With regard to infection control measures and handling of blood or blood-containing body fluids, every person should be assumed to be an HBV carrier with regard to blood exposure. All blood should be considered as potentially containing HBV. Child care personnel should adopt Standard Precautions, as outlined in Prevention of Exposure to Blood and Body Fluids, Standard 3.2.3.4.

Toys and objects that young children (infants and toddlers) mouth should be cleaned and sanitized, as stated in Standards 3.3.0.2-3.3.0.3.

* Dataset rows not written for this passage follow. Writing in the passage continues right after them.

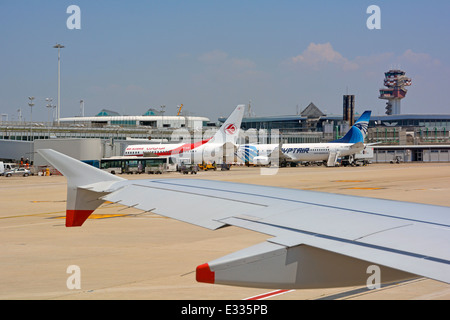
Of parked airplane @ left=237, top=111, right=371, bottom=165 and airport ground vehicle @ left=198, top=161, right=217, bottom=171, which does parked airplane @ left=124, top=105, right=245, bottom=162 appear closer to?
airport ground vehicle @ left=198, top=161, right=217, bottom=171

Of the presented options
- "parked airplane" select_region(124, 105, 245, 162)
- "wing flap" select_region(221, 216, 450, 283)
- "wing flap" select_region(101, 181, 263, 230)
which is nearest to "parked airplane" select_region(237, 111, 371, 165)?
"parked airplane" select_region(124, 105, 245, 162)

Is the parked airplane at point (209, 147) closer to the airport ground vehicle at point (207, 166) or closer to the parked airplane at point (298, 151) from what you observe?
the airport ground vehicle at point (207, 166)

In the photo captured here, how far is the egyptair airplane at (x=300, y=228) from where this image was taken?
4703 millimetres

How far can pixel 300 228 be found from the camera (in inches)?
227

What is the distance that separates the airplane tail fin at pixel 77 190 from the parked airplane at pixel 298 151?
77526 millimetres

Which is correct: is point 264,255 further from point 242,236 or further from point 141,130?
point 141,130

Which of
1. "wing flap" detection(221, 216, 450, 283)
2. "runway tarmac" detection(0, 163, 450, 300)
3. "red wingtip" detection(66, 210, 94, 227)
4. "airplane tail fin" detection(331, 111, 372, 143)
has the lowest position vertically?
"runway tarmac" detection(0, 163, 450, 300)

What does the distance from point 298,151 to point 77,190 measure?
8161 cm

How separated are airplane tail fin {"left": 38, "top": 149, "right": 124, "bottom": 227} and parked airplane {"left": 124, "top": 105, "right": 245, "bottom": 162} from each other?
197 ft

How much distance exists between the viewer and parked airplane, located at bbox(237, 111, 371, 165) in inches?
3423

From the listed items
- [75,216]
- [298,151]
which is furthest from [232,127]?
[75,216]

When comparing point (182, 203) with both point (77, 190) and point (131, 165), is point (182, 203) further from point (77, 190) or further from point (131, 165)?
point (131, 165)

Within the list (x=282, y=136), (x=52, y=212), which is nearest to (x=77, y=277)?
(x=52, y=212)
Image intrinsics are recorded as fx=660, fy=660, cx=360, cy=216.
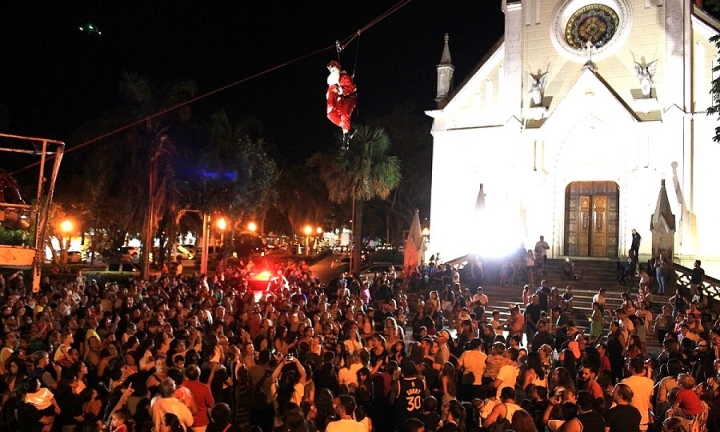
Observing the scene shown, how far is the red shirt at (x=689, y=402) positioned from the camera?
7297 mm

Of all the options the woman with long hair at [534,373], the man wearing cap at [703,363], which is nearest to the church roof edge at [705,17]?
the man wearing cap at [703,363]

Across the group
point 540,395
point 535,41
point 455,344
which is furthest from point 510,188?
point 540,395

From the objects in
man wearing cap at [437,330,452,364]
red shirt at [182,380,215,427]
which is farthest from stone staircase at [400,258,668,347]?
red shirt at [182,380,215,427]

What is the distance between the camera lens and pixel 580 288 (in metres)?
23.2

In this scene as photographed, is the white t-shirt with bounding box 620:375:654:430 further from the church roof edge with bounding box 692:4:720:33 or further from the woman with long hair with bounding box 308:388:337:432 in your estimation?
the church roof edge with bounding box 692:4:720:33

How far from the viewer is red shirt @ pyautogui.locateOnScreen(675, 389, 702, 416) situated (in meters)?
7.30

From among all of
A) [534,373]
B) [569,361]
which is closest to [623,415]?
[534,373]

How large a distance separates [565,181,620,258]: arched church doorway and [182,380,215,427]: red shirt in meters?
24.0

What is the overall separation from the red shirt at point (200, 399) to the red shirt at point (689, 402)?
5.23 meters

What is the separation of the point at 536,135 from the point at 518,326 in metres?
17.6

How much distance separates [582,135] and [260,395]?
23575 mm

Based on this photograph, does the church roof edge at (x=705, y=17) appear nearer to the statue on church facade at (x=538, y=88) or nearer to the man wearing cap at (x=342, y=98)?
the statue on church facade at (x=538, y=88)

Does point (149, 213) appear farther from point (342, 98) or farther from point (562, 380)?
point (562, 380)

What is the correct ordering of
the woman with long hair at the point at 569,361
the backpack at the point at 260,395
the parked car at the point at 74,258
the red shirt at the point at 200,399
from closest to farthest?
the red shirt at the point at 200,399
the backpack at the point at 260,395
the woman with long hair at the point at 569,361
the parked car at the point at 74,258
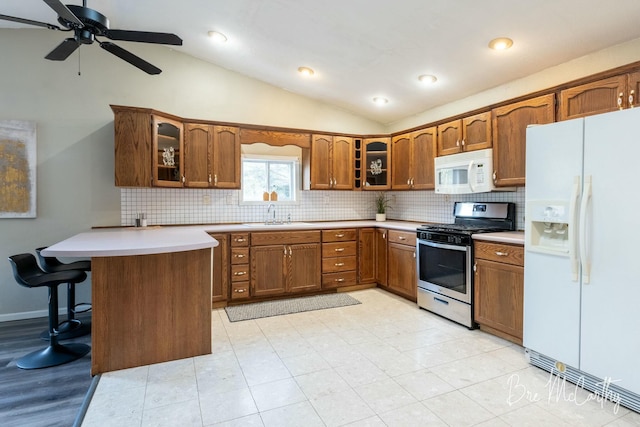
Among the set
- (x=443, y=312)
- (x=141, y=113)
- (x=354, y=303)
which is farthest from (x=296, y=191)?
(x=443, y=312)

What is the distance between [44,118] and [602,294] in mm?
5199

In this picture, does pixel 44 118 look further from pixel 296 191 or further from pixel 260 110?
pixel 296 191

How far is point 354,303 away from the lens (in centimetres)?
400

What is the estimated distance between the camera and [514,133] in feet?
10.2

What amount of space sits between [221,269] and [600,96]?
379 cm

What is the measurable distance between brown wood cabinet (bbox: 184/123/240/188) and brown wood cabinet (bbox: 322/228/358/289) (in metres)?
1.39

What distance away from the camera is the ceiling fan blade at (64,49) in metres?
2.22

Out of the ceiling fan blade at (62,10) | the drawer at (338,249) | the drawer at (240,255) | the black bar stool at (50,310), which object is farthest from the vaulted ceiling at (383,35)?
the black bar stool at (50,310)

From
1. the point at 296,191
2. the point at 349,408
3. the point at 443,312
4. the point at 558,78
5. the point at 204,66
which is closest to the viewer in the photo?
the point at 349,408

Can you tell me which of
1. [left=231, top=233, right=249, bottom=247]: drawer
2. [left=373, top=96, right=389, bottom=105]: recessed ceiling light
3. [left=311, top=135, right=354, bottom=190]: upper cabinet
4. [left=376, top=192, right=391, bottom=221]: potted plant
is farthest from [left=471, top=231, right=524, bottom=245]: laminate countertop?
[left=231, top=233, right=249, bottom=247]: drawer

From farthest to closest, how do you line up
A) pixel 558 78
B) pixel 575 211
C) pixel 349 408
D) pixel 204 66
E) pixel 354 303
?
1. pixel 204 66
2. pixel 354 303
3. pixel 558 78
4. pixel 575 211
5. pixel 349 408

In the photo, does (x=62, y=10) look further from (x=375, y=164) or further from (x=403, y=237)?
(x=375, y=164)

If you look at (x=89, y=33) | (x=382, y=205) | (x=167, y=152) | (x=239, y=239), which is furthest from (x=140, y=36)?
(x=382, y=205)

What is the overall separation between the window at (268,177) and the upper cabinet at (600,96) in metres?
3.22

Toothbrushes and pacifiers should be individually labeled so that the children do not share toothbrushes or pacifiers, as specified in Standard 3.1.5.2.

RATIONALE
Prior to routine hepatitis B immunization of infants, transmission in child care facilities was reported (2,3). Currently the risk of transmitting the disease in child care is theoretically small because of the low risk of transmission, implementation of infection control measures, and high immunization rates. Immunization not only will reduce the potential for transmission but also will allay anxiety about transmission from children and staff in the child care setting who may be carriers of hepatitis B (1). However, children who are HBV carriers (particularly children born in countries highly endemic for HBV) could be enrolled in child care. Thus, transmission of HBV in the child care setting is of concern to public health authorities.

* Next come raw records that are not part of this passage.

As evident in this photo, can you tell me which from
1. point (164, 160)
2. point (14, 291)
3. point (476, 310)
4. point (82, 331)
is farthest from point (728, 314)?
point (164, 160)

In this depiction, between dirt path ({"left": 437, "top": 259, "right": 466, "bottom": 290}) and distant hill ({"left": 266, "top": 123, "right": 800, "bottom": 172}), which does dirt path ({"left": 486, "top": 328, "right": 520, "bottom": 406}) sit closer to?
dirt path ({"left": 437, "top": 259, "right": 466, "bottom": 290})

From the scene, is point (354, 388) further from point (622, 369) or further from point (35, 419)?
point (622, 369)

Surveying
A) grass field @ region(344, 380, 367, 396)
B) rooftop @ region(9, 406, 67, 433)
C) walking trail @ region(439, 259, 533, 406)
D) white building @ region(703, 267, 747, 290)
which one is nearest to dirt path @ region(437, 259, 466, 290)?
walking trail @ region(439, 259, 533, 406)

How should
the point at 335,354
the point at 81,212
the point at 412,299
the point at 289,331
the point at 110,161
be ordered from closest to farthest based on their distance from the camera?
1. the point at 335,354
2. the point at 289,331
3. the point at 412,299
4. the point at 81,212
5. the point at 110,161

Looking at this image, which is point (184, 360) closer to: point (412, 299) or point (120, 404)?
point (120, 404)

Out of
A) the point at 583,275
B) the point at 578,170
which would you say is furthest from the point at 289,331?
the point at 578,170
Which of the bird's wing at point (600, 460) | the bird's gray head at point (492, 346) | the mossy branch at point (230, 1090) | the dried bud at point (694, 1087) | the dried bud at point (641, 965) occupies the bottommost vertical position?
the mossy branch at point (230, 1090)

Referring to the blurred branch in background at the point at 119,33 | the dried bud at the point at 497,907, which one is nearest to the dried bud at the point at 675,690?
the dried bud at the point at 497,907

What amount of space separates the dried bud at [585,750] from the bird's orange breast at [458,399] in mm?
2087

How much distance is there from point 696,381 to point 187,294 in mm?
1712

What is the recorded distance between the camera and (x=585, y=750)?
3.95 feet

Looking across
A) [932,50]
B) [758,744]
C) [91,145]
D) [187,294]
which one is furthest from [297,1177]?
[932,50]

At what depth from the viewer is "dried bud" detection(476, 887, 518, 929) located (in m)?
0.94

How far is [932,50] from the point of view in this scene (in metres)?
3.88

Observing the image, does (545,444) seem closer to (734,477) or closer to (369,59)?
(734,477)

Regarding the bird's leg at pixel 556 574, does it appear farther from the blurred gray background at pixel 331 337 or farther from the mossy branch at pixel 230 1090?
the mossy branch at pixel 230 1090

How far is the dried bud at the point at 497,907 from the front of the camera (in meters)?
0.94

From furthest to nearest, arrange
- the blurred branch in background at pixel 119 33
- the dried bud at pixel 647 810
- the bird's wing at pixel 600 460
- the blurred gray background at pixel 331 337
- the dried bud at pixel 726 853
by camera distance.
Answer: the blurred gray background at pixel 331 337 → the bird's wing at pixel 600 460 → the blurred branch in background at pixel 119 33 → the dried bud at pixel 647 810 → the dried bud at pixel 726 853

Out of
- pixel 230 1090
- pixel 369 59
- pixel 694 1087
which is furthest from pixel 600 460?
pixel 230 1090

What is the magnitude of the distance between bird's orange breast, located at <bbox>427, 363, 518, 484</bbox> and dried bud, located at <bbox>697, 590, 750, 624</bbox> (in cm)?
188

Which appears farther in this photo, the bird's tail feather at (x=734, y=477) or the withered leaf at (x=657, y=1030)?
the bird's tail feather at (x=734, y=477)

The risk of disease transmission from an HBV-carrier child or staff member with no behavioral risk factors and without generalized dermatitis or bleeding problems is considered rare. This extremely low risk does not justify exclusion of an HBV-carrier child from out-of-home care, nor does it justify the routine screening of children as possible HBV carriers prior to admission to child care.

HBV transmission in a child care setting is most likely to occur through direct exposure via bites or scratches that break the skin and introduce blood or body secretions from the HBV carrier into a susceptible person. Indirect transmission via blood or saliva through environmental contamination may be possible but has not been documented. Saliva contains much less virus (1/1000) than blood; therefore, the potential infection from saliva is much lower than that of blood.

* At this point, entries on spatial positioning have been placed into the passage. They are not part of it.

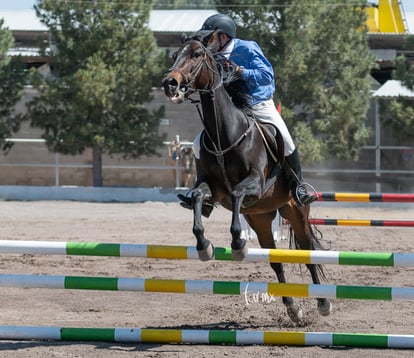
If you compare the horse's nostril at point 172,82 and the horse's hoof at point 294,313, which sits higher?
the horse's nostril at point 172,82

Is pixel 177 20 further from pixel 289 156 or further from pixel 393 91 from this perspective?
pixel 289 156

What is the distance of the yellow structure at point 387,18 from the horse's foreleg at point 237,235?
79.9 feet

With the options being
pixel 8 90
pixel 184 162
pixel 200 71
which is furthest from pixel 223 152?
pixel 8 90

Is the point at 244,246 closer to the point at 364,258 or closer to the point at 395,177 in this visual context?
the point at 364,258

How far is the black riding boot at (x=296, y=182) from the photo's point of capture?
7727mm

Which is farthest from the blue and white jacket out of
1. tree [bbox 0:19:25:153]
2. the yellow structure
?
the yellow structure

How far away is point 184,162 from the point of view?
2267cm

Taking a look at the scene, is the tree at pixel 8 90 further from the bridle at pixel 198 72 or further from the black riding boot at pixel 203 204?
the bridle at pixel 198 72

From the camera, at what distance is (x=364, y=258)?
6266 mm

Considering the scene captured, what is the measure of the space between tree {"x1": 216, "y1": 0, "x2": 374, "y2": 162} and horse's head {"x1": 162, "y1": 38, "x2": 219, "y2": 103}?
50.4ft

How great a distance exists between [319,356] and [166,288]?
123cm

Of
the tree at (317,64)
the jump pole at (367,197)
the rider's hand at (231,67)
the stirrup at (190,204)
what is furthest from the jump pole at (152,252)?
the tree at (317,64)

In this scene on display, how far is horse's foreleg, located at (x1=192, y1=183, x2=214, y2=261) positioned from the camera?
6.50 m

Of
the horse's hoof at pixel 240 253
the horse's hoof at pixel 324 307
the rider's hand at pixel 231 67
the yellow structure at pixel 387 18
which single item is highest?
the yellow structure at pixel 387 18
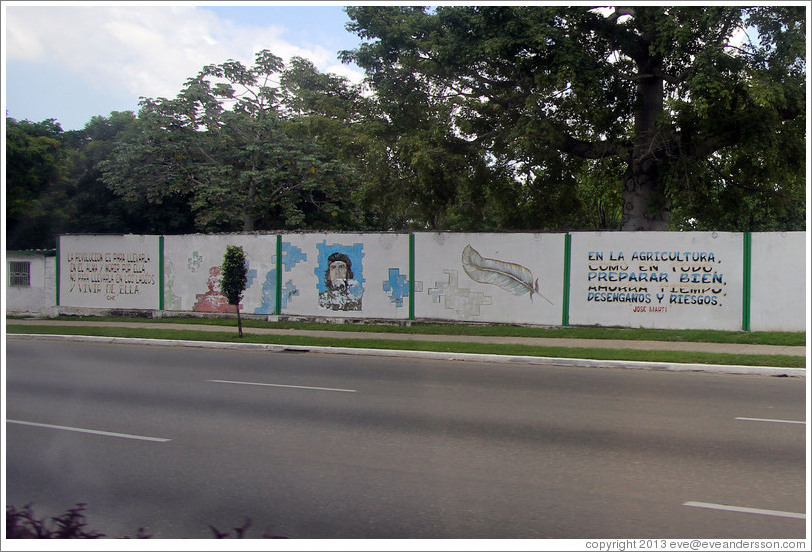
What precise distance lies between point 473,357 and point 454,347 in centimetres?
100

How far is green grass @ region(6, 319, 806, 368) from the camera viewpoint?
1270cm

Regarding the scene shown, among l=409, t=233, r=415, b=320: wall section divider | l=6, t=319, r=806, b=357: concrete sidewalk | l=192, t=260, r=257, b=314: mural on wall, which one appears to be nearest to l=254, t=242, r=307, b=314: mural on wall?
l=192, t=260, r=257, b=314: mural on wall

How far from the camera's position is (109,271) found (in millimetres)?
22547

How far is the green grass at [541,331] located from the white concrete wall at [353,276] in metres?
0.45

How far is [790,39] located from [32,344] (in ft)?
60.0

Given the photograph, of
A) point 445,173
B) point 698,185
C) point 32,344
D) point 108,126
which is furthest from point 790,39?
point 108,126

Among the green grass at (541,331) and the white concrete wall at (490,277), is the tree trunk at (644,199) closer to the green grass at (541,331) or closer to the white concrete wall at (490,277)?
the white concrete wall at (490,277)

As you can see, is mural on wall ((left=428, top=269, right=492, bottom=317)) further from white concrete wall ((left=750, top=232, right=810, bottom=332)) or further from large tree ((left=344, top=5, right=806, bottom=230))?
white concrete wall ((left=750, top=232, right=810, bottom=332))

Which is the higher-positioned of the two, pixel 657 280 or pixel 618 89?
pixel 618 89

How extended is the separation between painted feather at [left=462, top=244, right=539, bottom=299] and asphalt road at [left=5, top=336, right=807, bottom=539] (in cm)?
574

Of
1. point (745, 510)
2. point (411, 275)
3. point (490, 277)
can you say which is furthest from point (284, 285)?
point (745, 510)

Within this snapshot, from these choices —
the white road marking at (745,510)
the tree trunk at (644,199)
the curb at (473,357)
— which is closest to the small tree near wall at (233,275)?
the curb at (473,357)

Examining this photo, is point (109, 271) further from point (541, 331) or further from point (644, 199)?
point (644, 199)

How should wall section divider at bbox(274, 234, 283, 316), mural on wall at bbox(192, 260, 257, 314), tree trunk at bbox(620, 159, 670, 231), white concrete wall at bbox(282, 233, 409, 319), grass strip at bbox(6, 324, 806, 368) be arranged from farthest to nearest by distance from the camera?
mural on wall at bbox(192, 260, 257, 314) → wall section divider at bbox(274, 234, 283, 316) → tree trunk at bbox(620, 159, 670, 231) → white concrete wall at bbox(282, 233, 409, 319) → grass strip at bbox(6, 324, 806, 368)
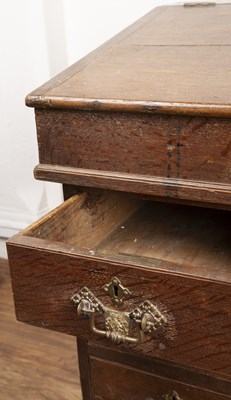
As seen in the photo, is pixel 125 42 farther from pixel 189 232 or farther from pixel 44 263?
pixel 44 263

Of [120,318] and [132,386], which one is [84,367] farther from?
[120,318]

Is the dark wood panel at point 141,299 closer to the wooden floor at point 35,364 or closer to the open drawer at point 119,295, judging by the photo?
the open drawer at point 119,295

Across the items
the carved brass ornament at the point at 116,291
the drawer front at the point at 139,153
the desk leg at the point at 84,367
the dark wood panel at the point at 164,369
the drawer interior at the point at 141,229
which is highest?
the drawer front at the point at 139,153

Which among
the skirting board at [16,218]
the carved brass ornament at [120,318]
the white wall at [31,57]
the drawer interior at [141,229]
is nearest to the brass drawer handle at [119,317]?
the carved brass ornament at [120,318]

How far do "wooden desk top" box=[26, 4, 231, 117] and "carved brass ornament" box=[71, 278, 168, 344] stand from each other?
0.83ft

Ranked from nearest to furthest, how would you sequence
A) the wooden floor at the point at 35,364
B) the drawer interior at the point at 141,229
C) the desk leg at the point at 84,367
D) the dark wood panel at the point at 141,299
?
the dark wood panel at the point at 141,299, the drawer interior at the point at 141,229, the desk leg at the point at 84,367, the wooden floor at the point at 35,364

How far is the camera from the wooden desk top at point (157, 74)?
0.75 meters

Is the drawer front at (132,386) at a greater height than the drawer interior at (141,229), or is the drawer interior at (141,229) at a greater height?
the drawer interior at (141,229)

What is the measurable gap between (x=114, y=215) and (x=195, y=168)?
0.31m

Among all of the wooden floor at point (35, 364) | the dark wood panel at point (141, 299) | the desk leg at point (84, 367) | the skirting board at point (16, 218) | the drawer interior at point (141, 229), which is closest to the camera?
the dark wood panel at point (141, 299)

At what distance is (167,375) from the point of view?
942 millimetres

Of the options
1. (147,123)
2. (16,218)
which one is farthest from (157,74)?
(16,218)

No data are available to indicate the risk of transmission if a susceptible person bites an HBV carrier. When the HBV statuses of both the biting child and the victim are unknown, the risk of HBV transmission would be extremely low because of the expected low incidence of HBV carriage by children of preschool-age and the low efficiency of disease transmission by bite exposure. Because a bite in this situation is extremely unlikely to involve an HBV-carrier child, screening is not warranted, particularly in children who are immunized appropriately against HBV (1), but each situation should be evaluated individually. In the rare circumstance that an unimmunized child bites a known HBV carrier, the hepatitis B vaccine series should be initiated (4).

COMMENTS
Parents/guardians are not required to share information about their child’s HBV status, but they should be encouraged to do so. For additional information regarding HBV consult the current edition of the Red Book from the AAP.
TYPE OF FACILITY
Center, Early Head Start, Head Start, Large Family Child Care Home, Small Family Child Care Home
RELATED STANDARDS
3.1.5.2 Toothbrushes and Toothpaste
3.2.3.4 Prevention of Exposure to Blood and Body Fluids
3.3.0.2 Cleaning and Sanitizing Toys
3.3.0.3 Cleaning and Sanitizing Objects Intended for the Mouth
3.6.1.1 Inclusion/Exclusion/Dismissal of Children
REFERENCES
  1. Centers for Disease Control and Prevention. 2005. A comprehensive immunization strategy to eliminate transmission of hepatitis B virus infection in the United States. MMWR 54 (RR16). http://www.cdc.gov/mmwr/preview/mmwrhtml/rr5416a1.htm.
  2. Deseda, D. D., C. N. Shapiro, K. Carroll. 1994. Hepatitis B virus transmission between a child and staff member at a day-care center. Pediatr Infect Dis J 13:828-30.
  3. Shapiro, C. N., L. F. McCaig, K. F. Genesheimer, et al. 1989. Hepatitis B virus transmission between children in day care. Pediatr Infect Dis J 8:870-75.
  4. Shane, A. L., L. K. Pickering. 2008. Infections associated with group child care. In Principles and practice of pediatric infectious diseases, eds. S. S. Long, L. K. Pickering, C. G. Prober. 3rd ed. Philadelphia: Churchill Livingstone.